Chandrayaan-3: India could become fourth country on the moon after rover launch

Watching crowds cheered on as India successfully launched its own mission to the moon. ITV News' Ellie Pitt reports


An Indian spacecraft has blazed its way to the far side of the moon.

Chandrayaan-3, the word for “moon craft” in Sanskrit, took off from a launch pad in Sriharikota in southern India on Friday with an orbiter, a lander and a rover - a demonstration of India’s emerging space technology.

The space agency hopes it will be a more succession mission than nearly four years ago, when Chandrayaan-2 lost contact after its lander crashed.
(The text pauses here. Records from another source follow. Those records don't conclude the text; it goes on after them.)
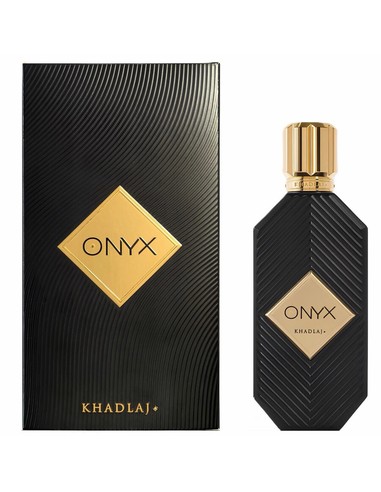 khadlaj_onyx_gold_eau_de_parfum_100ml_unisex_6298043070140_promocion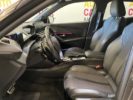 Voiture occasion PEUGEOT 2008 1.2 PURETECH 130 S&S GT EAT8 Essence Nimes Gard #6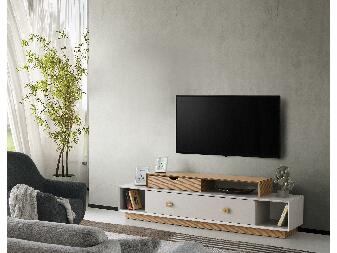 TV asztal/szekrény Vumipu 1 (kepi) 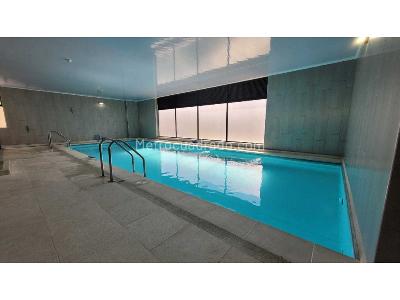 Apartamento en venta en Bojaca, Chía · foto 18 de 19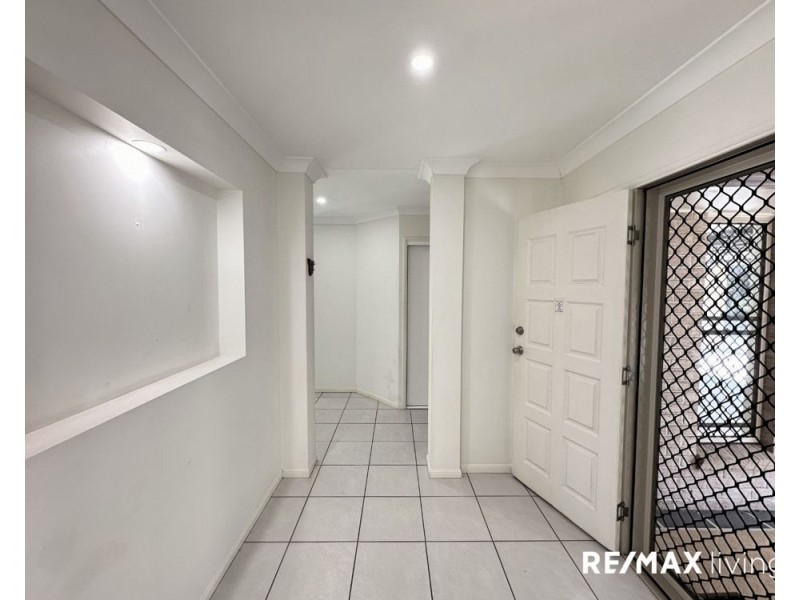 6 Westminster Road, Bellmere QLD 4510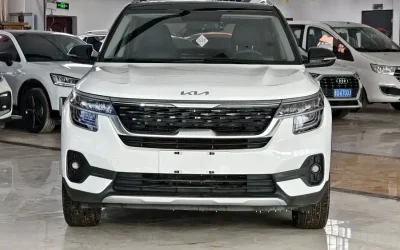 r1065727-kia-kx3-aopao-2022_image_014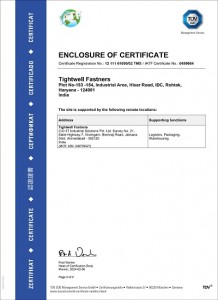 IATF Certificate-2024-154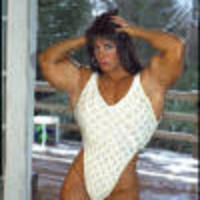 Big Woman 1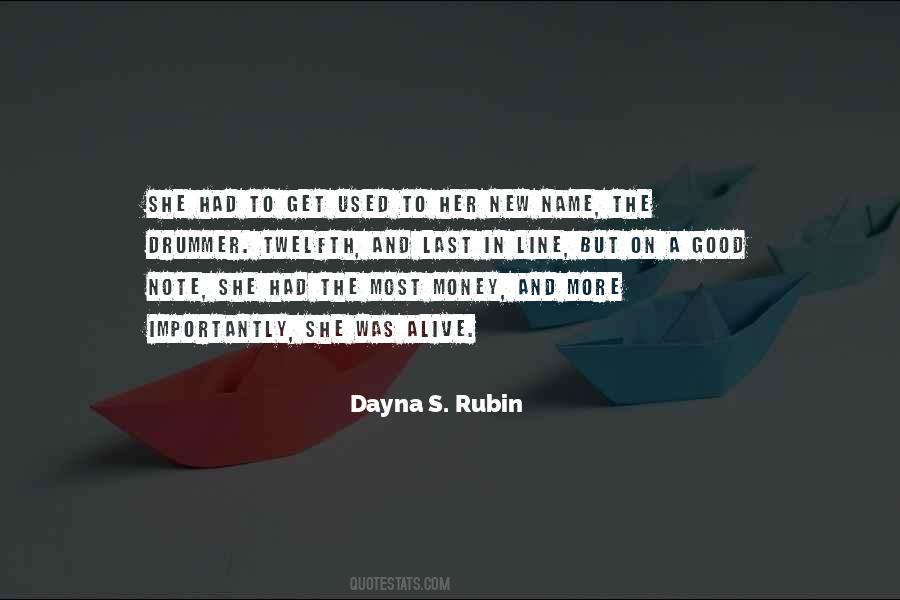 Mdgs Indonesia Quotes #1084229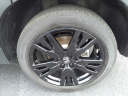 Thumbnail image of 2021 Honda Pilot at Gary Mathews Motors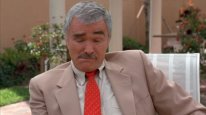 кадри з фільму Бойова бригада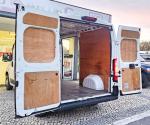 citroen-jumper-2020-diesel-2179cc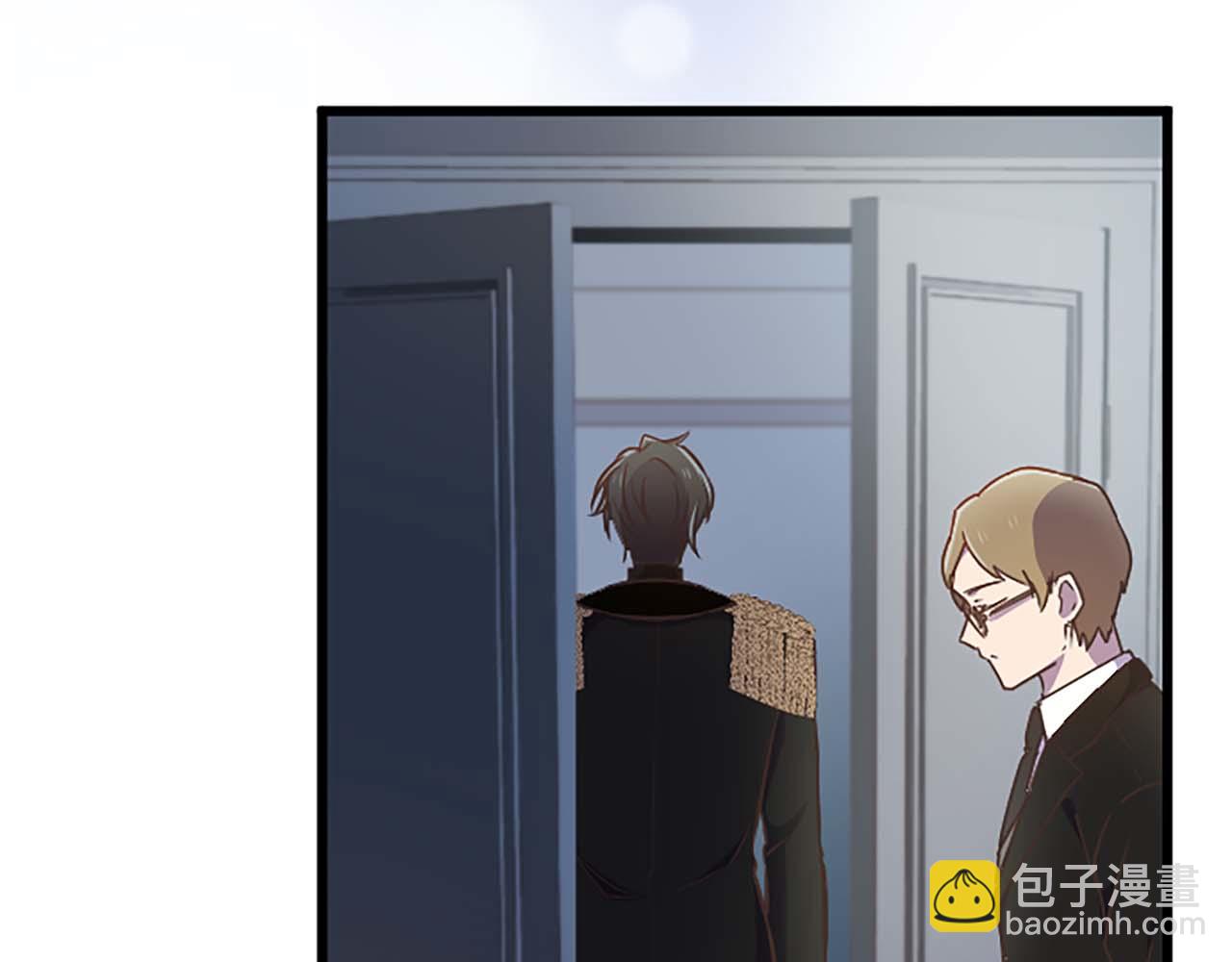 第43话 第二王太子妃(1/4)-第43话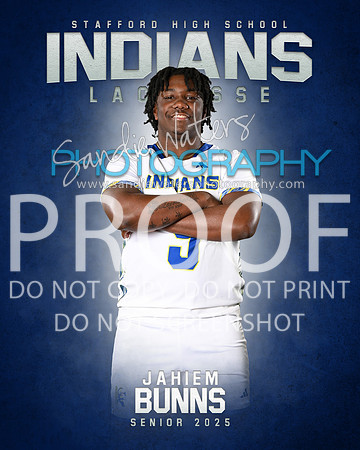 9 Bunns-107_bb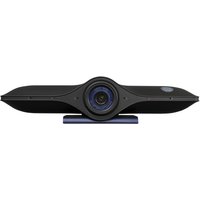 JPL Propeller Agora BYOD video conferencing system 16 person(s) 8.3 MP
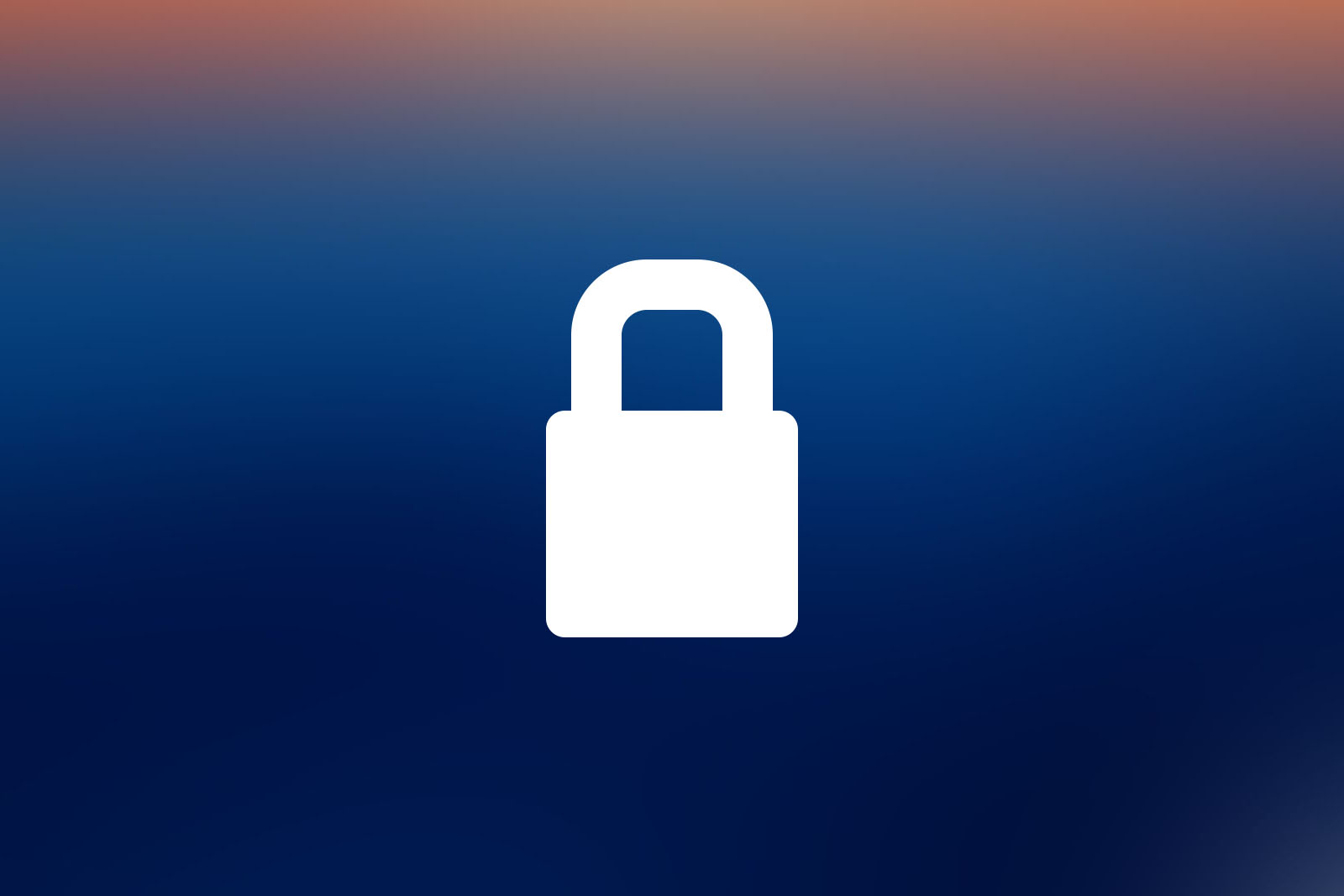 10 Tips to Improve Website Security 提升網站安全的技巧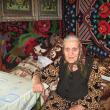Veronica Chiruţă: „Toată familia mea s-a tratat la el”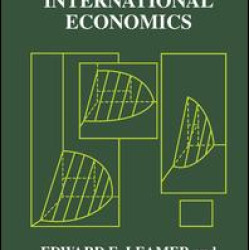 Quantitative International Economics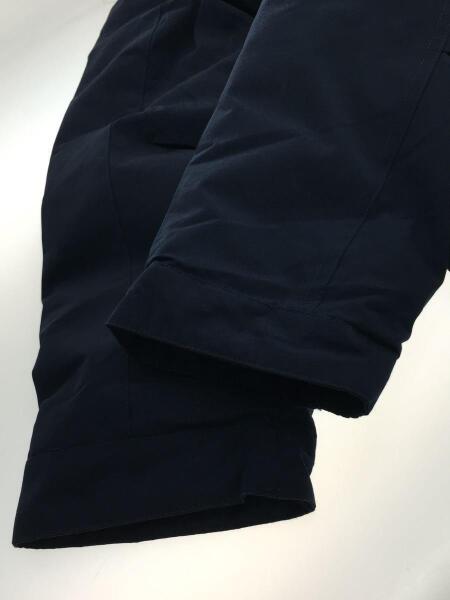 COLE HAAN(コールハーン) / ファー付き/ダウンコート/ダウンジャケット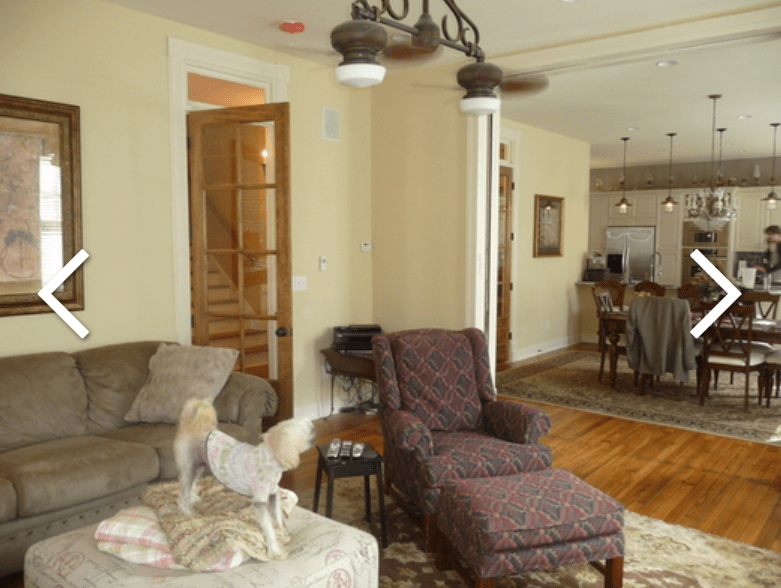 the Baldwin Architectural Group Atlanta GA Get a Bid BuildZoom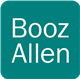 Booz Allen Hamilton Holding Corporation stock logo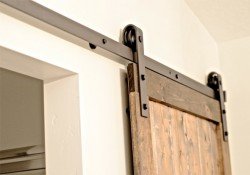 Вибираємо відповідні двері для ванної та туалету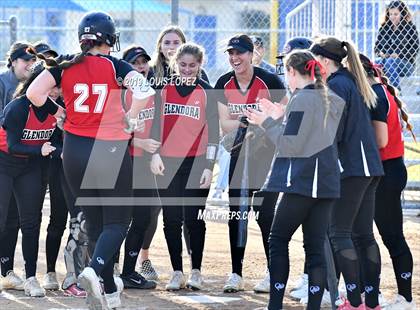Thumbnail 3 in Glendora @ Bonita photogallery.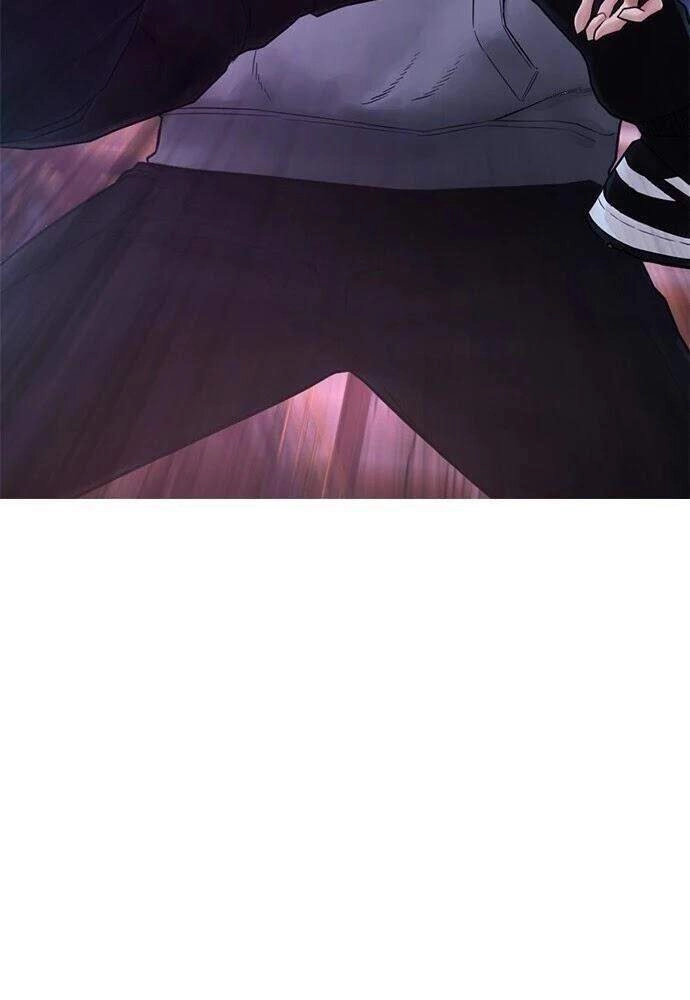 Bố Vạn Năng Chapter 25 - 56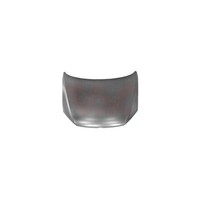 Motorhaube Haube Passend FüR Vw Passat Alltrack 365 362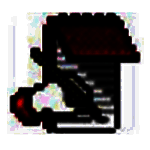 电子笔记簿v10.4.0.0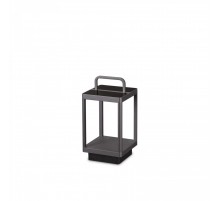 Уличный светильник Ideal Lux Stardust tl d36 250878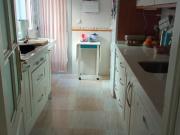 Piso en venta en Cáceres, Mejostilla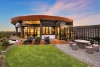 20308/33 Manning Street, South Brisbane, Qld 4101-Image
The newest spacecraft, which is unmanned, is set to embark on a journey lasting slightly over a month before landing on the moon’s surface later in August.

Thousands of Indians cheered outside the mission control center. Credit: AP

Applause and cheers swept through mission control at Satish Dhawan Space Center, where the Indian Space Research Organisation’s engineers and scientists celebrated as they monitored the launch.

Thousands of Indians cheered outside the mission control center and waved the national flag as they watched the spacecraft rise into the sky.

“Congratulations India, Chandrayaan-3 has started its journey towards the moon,” ISRO Director Sreedhara Panicker Somanath said shortly after the launch.

A successful landing would make India the fourth country - after the United States, the Soviet Union, and China - to achieve the feat.

Minister for railways, communications, electronics and information technology Ashwini Vaishnaw called the craft the "soaring pride of India."

The country's previous attempt to land a robotic spacecraft near the moon’s little-explored south pole ended in failure in 2019.

It entered the lunar orbit but lost touch with its lander that had crashed.

According to a failure analysis report submitted to the ISRO, the crash was caused by a software glitch.

The $140-million (around £106m) mission in 2019 was intended to study shadowed moon craters that are thought to contain water deposits.

Mr Somanath said the main objective of the mission this time was a safe and soft landing on the moon.

He added the Indian space agency has perfected the art of reaching up to the moon, "but it is the landing that the agency is working on."